Sometimes a captcha would appear, so we implemented two mechanisms to deal with it:

  • an integration with a captcha solving service to solve captchas automatically
  • manually allowing the account manager to solve the captcha (we also send them a notification)

Anti-detection

Automation is a cat and mouse game. Platforms don’t just look for “bots”; they look for patterns. If your bot moves with 100% efficiency, it’s 100% dead. To make the panel truly “plausible” to their AI, we implemented a layer of behavioral heuristics:

  • CDP Stealth (Chrome DevTools Protocol): Standard Playwright leaves traces (like the navigator.webdriver flag). Using Patchright allowed us to mask these at the binary level, ensuring the browser environment passed “strong” integrity checks.

  • Variable Jitter: We implemented a non-linear delay system. Instead of a standard sleep(2), we used a Gaussian distribution for wait times and mouse movements. This ensures that no two interaction sequences are ever identical.

  • The Network Layer: We decoupled proxy rotation from the browser logic. Each account was tied to a specific residential proxy sticky session, preventing “geographic jumping”—one of the fastest ways to trigger a checkpoint.

Concurrency

To manage multiple accounts concurrently, we used Python’s threading module. Each account ran in its own thread, allowing us to manage many accounts without blocking the main thread.

Each thread handled a session with its own browser context and its own GUI elements, allowing us to monitor each account’s status individually.

After a few seconds of inactivity, the thread would perform random scrolling and then close.

We also considered to go fully async but threading was simpler, as each profile is mostly independent and isolated.

The storage issue

During development we encountered multiple storage issues when working with many accounts.

chromium.launchPersistentContext(...) became a nightmare: we had to manage hundreds of profiles, each requiring its own folder.

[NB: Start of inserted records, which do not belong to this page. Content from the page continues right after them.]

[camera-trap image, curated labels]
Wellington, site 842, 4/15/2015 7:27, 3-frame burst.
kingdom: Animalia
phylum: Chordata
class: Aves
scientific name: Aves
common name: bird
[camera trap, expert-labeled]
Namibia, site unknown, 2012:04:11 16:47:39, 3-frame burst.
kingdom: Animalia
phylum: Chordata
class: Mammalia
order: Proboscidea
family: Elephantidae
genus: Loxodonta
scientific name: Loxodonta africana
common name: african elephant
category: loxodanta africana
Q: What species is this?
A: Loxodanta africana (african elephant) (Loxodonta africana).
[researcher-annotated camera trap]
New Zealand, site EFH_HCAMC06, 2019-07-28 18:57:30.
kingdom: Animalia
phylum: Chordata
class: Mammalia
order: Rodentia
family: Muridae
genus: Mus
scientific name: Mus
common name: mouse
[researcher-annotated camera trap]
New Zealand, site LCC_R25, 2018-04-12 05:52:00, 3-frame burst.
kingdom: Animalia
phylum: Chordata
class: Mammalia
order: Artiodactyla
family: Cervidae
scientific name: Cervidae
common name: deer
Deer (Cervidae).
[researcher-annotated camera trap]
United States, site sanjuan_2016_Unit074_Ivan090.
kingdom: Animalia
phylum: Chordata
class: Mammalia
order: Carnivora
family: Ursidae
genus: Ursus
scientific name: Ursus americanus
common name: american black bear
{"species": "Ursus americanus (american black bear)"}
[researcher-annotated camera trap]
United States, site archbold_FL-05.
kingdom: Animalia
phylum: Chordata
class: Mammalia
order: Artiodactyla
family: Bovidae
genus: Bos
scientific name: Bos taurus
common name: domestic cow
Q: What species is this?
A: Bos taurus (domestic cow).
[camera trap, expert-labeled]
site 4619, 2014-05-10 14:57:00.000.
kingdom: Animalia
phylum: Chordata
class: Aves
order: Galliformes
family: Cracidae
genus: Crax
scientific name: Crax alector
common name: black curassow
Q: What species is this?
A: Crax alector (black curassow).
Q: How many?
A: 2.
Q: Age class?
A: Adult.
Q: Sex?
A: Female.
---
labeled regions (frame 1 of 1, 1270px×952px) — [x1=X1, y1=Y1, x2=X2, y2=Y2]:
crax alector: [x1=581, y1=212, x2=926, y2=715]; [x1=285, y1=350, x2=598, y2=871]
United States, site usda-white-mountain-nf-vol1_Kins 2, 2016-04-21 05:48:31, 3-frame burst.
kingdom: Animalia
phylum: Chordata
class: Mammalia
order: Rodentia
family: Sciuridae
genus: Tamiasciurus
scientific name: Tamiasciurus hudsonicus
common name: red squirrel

Even worse, storage usage was huge—a single profile can start at 30 MB and grow up to multiple GBs in minutes.

When using persistent contexts, they don’t just store cookies; they store hundreds of megabytes of telemetry, blobs, and redundant cache. We were starting to run out of disk space quickly.

Moving to non-persistent contexts and loading only cookies was not an option, as Facebook is strict with sessions and often triggers security checks when it detects unusual behavior.

To solve this, we created a custom storage system that cleaned up unnecessary data from each profile’s folder, keeping only the essential files needed for login and session persistence. This drastically reduced storage usage per profile, allowing us to manage hundreds of accounts without running out of disk space.

Data & secrets storage

For data and secrets storage we made two MVPs; one using SQLite and one using JSON files. The JSON file version was easier to debug and maintain, so we went with that.

We also found ourselves and our account managers needing to frequently edit, import, and export account data—the JSON feature helped with this.

We built a simple helper to re-sync missing files and placeholders, for example if an account was imported but its JSON data was missing.

Conclusion

At scale, Facebook automation becomes a systems problem, not a scripting one.

The hard parts were not Playwright or Python, but entropy, storage, and consistency over time. Things that work for a few accounts break fast at hundreds. Stealth came from limits: slower execution, imperfect actions, and just enough state to look human.

The main lesson was restraint. Over-optimizing makes systems fragile. Designing for pauses, waste, and occasional failure made the panel last longer than expected.